[Start of Attachment]

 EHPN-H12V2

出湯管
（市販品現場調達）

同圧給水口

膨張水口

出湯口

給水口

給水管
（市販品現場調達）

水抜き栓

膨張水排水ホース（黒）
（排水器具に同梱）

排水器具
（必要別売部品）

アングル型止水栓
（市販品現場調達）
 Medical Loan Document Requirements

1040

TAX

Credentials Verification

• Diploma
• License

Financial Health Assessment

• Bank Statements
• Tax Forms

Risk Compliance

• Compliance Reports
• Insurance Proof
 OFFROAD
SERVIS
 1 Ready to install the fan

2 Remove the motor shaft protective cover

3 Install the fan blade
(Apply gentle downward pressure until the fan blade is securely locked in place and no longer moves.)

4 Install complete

[End of Attachment]

What you are asked to do:
Copy the records above exactly as written.

Solution:
 EHPN-H12V2

出湯管
（市販品現場調達）

同圧給水口

膨張水口

出湯口

給水口

給水管
（市販品現場調達）

水抜き栓

膨張水排水ホース（黒）
（排水器具に同梱）

排水器具
（必要別売部品）

アングル型止水栓
（市販品現場調達）
 Medical Loan Document Requirements

1040

TAX

Credentials Verification

• Diploma
• License

Financial Health Assessment

• Bank Statements
• Tax Forms

Risk Compliance

• Compliance Reports
• Insurance Proof
 OFFROAD
SERVIS
 1 Ready to install the fan

2 Remove the motor shaft protective cover

3 Install the fan blade
(Apply gentle downward pressure until the fan blade is securely locked in place and no longer moves.)

4 Install complete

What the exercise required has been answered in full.